=== Extracted material ===

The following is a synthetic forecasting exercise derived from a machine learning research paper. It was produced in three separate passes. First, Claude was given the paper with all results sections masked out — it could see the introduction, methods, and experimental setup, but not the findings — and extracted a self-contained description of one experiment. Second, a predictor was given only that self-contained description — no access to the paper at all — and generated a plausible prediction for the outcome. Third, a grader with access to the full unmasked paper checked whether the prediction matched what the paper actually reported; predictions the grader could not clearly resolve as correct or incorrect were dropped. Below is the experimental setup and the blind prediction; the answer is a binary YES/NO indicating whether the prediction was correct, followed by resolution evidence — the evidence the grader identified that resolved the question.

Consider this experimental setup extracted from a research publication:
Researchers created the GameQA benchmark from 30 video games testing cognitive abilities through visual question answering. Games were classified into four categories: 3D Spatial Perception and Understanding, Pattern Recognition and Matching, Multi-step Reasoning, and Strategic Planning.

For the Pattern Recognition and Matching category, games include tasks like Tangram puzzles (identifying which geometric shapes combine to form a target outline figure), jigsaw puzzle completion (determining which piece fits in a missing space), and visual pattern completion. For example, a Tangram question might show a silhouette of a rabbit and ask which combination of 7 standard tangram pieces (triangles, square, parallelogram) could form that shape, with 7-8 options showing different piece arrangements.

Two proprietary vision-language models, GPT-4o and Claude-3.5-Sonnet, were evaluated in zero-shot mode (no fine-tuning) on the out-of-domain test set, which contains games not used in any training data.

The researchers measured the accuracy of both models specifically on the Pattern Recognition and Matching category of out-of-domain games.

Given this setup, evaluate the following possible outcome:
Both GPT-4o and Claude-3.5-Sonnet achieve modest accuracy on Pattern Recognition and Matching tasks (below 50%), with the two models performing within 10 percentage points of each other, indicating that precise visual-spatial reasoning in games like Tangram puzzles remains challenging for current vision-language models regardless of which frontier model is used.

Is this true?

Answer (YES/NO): YES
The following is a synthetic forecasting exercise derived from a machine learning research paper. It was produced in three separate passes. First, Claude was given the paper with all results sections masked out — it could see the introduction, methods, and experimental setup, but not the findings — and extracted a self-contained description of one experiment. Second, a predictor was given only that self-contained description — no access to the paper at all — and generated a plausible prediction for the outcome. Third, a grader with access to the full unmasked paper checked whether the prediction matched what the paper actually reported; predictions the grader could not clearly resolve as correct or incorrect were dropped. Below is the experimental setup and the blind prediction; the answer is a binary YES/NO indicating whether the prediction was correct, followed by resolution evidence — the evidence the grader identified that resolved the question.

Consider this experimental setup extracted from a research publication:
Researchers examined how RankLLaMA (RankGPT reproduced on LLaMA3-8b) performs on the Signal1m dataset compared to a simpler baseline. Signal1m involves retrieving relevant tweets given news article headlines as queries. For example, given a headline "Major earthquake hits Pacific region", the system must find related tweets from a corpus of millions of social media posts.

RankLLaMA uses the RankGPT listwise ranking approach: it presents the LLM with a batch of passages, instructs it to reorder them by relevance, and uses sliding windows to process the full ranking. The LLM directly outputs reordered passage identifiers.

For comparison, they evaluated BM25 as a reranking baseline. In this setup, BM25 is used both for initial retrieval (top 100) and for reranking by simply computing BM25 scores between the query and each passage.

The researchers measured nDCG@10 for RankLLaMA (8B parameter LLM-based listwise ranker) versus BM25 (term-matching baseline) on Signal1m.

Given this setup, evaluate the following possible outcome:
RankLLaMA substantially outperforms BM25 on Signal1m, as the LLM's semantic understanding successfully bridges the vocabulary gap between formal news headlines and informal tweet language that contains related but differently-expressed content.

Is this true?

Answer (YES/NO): NO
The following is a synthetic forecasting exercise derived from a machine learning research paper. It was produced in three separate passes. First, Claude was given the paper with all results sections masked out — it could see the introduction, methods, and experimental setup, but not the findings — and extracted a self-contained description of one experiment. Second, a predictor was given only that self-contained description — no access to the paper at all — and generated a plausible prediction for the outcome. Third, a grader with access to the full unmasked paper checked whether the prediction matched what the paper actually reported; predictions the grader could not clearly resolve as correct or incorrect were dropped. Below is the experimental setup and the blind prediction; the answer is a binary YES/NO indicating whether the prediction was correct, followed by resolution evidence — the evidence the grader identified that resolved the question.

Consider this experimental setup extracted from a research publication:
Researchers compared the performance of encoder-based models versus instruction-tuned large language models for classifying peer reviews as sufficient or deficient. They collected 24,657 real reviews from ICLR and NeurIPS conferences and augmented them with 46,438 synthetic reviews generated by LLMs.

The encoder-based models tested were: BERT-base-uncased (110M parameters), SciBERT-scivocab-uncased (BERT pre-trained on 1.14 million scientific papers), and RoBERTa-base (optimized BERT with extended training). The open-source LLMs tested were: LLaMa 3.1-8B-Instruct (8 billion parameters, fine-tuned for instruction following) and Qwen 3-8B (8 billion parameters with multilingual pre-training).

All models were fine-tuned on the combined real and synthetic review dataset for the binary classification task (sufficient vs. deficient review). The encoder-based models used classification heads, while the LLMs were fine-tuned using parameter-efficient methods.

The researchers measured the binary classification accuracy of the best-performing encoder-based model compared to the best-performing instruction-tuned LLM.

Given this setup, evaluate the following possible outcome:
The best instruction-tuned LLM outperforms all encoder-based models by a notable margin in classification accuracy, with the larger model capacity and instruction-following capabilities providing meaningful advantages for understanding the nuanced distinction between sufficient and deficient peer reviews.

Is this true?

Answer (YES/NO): NO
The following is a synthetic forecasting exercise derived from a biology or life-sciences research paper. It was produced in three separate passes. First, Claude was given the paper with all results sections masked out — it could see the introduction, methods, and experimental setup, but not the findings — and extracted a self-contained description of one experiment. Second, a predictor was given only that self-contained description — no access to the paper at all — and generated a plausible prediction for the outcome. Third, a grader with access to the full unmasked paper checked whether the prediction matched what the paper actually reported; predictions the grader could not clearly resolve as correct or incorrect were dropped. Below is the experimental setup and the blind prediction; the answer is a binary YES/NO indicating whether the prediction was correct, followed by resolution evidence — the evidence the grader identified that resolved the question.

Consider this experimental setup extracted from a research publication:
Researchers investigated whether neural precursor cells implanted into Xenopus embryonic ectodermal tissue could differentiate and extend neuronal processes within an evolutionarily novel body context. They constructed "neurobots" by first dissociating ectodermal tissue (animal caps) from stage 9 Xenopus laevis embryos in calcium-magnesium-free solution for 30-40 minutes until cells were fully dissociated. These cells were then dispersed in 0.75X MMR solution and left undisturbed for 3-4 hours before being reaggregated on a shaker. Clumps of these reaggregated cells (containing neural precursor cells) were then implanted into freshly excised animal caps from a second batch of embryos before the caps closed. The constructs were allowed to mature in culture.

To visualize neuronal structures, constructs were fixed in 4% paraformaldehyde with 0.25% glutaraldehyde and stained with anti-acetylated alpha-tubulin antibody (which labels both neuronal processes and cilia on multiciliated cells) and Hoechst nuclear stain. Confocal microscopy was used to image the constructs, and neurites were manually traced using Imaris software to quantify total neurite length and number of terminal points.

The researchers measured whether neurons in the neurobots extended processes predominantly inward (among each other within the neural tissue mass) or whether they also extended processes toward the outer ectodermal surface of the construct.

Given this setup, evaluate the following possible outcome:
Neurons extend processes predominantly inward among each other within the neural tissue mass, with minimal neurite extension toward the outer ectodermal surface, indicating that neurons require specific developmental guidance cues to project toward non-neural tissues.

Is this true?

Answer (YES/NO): NO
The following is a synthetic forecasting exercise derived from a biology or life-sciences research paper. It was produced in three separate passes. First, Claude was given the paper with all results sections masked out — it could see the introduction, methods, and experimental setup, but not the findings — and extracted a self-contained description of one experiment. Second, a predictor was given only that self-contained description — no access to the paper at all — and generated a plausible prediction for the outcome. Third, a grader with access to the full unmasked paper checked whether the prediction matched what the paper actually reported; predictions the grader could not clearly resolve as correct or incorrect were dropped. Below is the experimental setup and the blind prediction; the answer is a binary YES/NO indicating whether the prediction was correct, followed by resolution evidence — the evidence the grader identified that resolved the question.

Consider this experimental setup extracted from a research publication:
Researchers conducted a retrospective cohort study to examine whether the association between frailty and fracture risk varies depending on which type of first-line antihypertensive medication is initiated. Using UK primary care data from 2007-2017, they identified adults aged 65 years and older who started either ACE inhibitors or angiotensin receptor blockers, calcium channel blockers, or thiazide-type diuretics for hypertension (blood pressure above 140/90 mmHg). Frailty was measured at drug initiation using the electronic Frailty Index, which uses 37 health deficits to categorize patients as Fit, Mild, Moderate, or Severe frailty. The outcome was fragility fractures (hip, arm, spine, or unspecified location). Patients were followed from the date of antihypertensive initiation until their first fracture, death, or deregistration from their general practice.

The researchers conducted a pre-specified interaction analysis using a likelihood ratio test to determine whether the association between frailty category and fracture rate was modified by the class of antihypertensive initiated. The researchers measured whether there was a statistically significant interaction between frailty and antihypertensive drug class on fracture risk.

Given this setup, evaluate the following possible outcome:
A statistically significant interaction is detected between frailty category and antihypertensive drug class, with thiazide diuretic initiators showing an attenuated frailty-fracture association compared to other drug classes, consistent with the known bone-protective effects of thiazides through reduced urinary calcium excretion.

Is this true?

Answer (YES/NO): NO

=== Task statement ===
Ascertain the number of lines in the entries that include the word "listwise", and report only that number.

=== Exercise answer ===
2